Selected extract:
You wouldn’t think that a grocery store would be something you’d need to explain to people. But you don’t shop where I do. If you took a busload of the elderly and the retarded, gave them mild concussions with a mallet then loaded them up on meth, you’d still have a breed of person more with it than the crack squad of brain surgeons I have to deal with every time I need to go buy eggs. Honestly, these people cannot operate shoelaces much less function in a complex environment such as the local Safeway’s. It is these people that make this post necessary.
Do I need a cart? – Yes. Yes, you need a cart. If you ask yourself this question upon entering a grocery store, you absolutely need a cart. Otherwise you run the risk of finding yourself in a position much like that of a lady who accosted me in the juice aisle the other day. She stood there with roughly 18 items in her arms, constantly fumbling for the item just about to fall out, catching it, and in the process knocking something else loose. “Excuse me, can you go get me a cart?” she asked me.
Now I’m normally a very helpful person. If I see someone on fire, for instance, I will go out of my way to tell them, “Hey buddy, you’re on fire!” But my responsibility for correcting the stupidity of others ends with my kids. If you’re too unintelligent to intuitively understand that a shopping cart is a more suitable container for your foodstuffs than your arms, you are beyond my help. So I told her, “Sure. I’ll be right back. Don’t move.” And then I never came back. She’s probably still standing there, fumbling her kielbasa.

Given material:
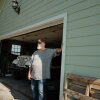 Lester Shreffler stands near his open garage door at his rental home in Farmersville, Texas.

Exercises to complete:
- A) Rewrite the grocery store passage between "Now I’m normally" and "fumbling her kielbasa.", inclusive, putting "grocery basket" in place of "shopping cart".
- B) According to the grocery store text, roughly how many items was the lady in the juice aisle holding in her arms?
The material has no connection to the grocery store text.

Solution list:
- A)
Now I’m normally a very helpful person. If I see someone on fire, for instance, I will go out of my way to tell them, “Hey buddy, you’re on fire!” But my responsibility for correcting the stupidity of others ends with my kids. If you’re too unintelligent to intuitively understand that a grocery basket is a more suitable container for your foodstuffs than your arms, you are beyond my help. So I told her, “Sure. I’ll be right back. Don’t move.” And then I never came back. She’s probably still standing there, fumbling her kielbasa.

- B) Roughly 18 items.